Goal of the exercise> Output all the entries word for word. Omit the pictures.

Input material>
'''
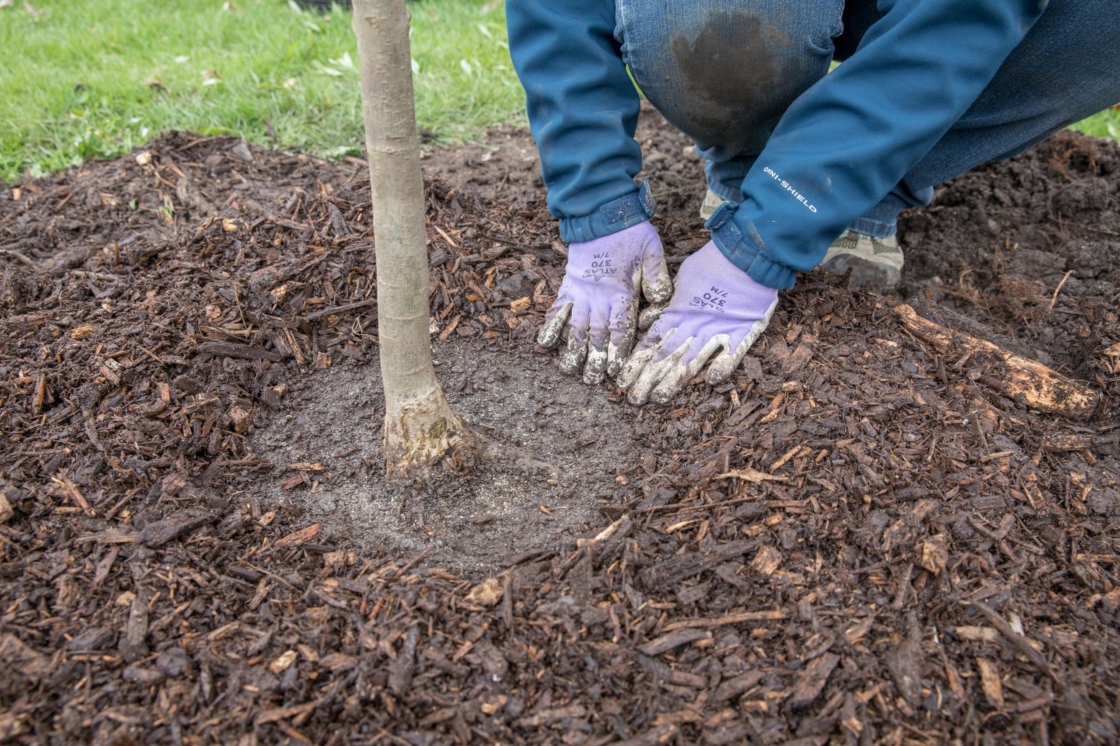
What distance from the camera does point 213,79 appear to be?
3.92 metres

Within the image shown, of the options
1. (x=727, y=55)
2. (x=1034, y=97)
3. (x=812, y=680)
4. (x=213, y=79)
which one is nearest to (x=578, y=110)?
(x=727, y=55)

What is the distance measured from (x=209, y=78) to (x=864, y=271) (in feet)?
11.1

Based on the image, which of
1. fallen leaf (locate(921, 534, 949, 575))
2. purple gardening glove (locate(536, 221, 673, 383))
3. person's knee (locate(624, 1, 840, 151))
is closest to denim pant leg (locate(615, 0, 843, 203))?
person's knee (locate(624, 1, 840, 151))

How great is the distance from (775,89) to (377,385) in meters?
1.54

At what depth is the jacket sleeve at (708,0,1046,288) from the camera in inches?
74.4

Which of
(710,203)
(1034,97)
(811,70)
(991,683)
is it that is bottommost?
(991,683)

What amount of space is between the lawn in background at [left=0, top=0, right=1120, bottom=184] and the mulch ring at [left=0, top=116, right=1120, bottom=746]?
3.43 ft

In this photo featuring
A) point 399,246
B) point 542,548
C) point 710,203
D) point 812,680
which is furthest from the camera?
point 710,203

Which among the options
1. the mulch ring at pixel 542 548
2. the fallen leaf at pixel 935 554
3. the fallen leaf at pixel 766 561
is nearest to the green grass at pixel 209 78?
'''
Solution>
What distance from the camera does point 213,79 appear to be?
3.92 metres

Within the image shown, of the options
1. (x=727, y=55)
2. (x=1034, y=97)
3. (x=812, y=680)
4. (x=213, y=79)
which one is nearest to (x=578, y=110)?
(x=727, y=55)

What is the distance measured from (x=209, y=78) to (x=864, y=271) (in feet)?
11.1

Based on the image, which of
1. fallen leaf (locate(921, 534, 949, 575))
2. purple gardening glove (locate(536, 221, 673, 383))
3. person's knee (locate(624, 1, 840, 151))
is closest to denim pant leg (locate(615, 0, 843, 203))?
person's knee (locate(624, 1, 840, 151))

How great is the distance from (775,89) to (377,385) in meters?
1.54

At what depth is the jacket sleeve at (708,0,1046,288) from the camera in inches?
74.4

Which of
(710,203)
(1034,97)
(811,70)
(991,683)
is it that is bottommost?
(991,683)

What amount of space is between the lawn in background at [left=0, top=0, right=1120, bottom=184] and the mulch ring at [left=0, top=116, right=1120, bottom=746]?
3.43 ft

In this photo featuring
A) point 399,246
B) point 542,548
C) point 710,203
D) point 812,680
which is furthest from the camera?
point 710,203

Which among the options
1. the mulch ring at pixel 542 548
2. the fallen leaf at pixel 935 554
3. the fallen leaf at pixel 766 561
is nearest to the green grass at pixel 209 78?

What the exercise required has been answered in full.